Text provided »
○ ○ ○ ○ ○

May 3, 2007
Notes from the campaign trail: Israel and the Dems; Mitt Romney; GOP faves
Presidential campaigns keep getting longer and uglier, but the candidates, at least, are volunteers. Hapless voters are a kind of captive audience -- bombarded by attack ads and money, pummeled by the ever-shifting conventional wisdom and dizzily spun by candidates whose views change with the winds.
Election Day 2008 is still more than a year away, but the 24/7 news cycle and the tidal wave of money already lavished on a long list of serious contenders have combined to redouble the assault on our senses and pocketbooks.
Here are some notes from the campaign trail:
The Israel Factor and the Democrats
It's understandable that Republican candidates approach Jewish voters with a single issue -- Israel. After all, the conservative domestic positions demanded by the conservative GOP base are generally nonstarters with a still-liberal community.
But why do Democrats react by playing the same game?
At last week's National Jewish Democratic Council (NJDC) forum, candidate after candidate focused overwhelmingly on Israel, even though most of the folks in the room were already perfectly comfortable with the party's pro-Israel standing.
Isn't that just playing into the Republicans' hands by seeming to be on the defensive, when Jewish voters obviously don't agree with GOP attack ads tarring the Dems as soft on Israel and suggesting that's all Jewish voters should care about?
Why didn't the Democratic contenders come to NJDC and say "you know where I stand on Israel, let's talk about health care, the economy and Darfur?"
James Baker III
Also at last week's NJDC's conference, New Mexico Gov. Bill Richardson stepped in it when, in response to a reporter's question, he said he might consider former Secretary of State James Baker as a special Mideast envoy.

○ ○ ○ ○ ○

(Rows from a spatial reasoning dataset)

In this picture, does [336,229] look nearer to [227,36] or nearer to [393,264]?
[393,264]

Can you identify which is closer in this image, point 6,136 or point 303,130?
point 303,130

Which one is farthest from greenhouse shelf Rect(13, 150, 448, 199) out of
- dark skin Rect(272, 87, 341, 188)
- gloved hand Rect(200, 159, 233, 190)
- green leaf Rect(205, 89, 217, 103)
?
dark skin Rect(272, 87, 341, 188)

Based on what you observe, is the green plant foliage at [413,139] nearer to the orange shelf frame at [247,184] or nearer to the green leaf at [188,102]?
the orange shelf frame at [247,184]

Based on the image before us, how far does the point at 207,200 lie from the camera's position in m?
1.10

○ ○ ○ ○ ○

Tasks to perform »
A - Reproduce the passage from the campaign notes starting with "Here are some" and going on through "a still-liberal community.".
B - Carry on the campaign notes from the point where they stop.
The lines are not needed for anything here.

Answers to the problems »
A -
Here are some notes from the campaign trail:
The Israel Factor and the Democrats
It's understandable that Republican candidates approach Jewish voters with a single issue -- Israel. After all, the conservative domestic positions demanded by the conservative GOP base are generally nonstarters with a still-liberal community.

B -
Smart move, Bill; word immediately flashed across the Internet, and Richardson will now spend a lot of time and energy telling pro-Israel groups he didn't really mean it.
It's a familiar trap for politicians. Baker may not have had a love affair with Jews, but at least he had the diplomatic grit to bring Israel and her hostile neighbors together in negotiations previously considered impossible.
That's what politicians in both parties remember, not his infamous "bleep the Jews" comment and his clash with the Yitzhak Shamir government over loan guarantees, actions that have been turned into mortal sins by Jewish groups that opposed Baker's Madrid peace talks and have opposed every initiative since then.
Mitt Romney, Big Game Hunter
You think the pro-Israel lobby is all-powerful? Then you haven't been paying attention to the gun lobby, which makes everybody else look like slackers.
That was evident last month when former Massachusetts Gov. Mitt Romney, desperate to win over the NRA crowd, boasted of his lifelong love of hunting, only to be embarrassed when it was revealed he had only hunted twice. He tried to make up for it by issuing statements about his favorite guns, but the whole episode was an embarrassment for a candidate already being slammed as the ultimate flip flopper.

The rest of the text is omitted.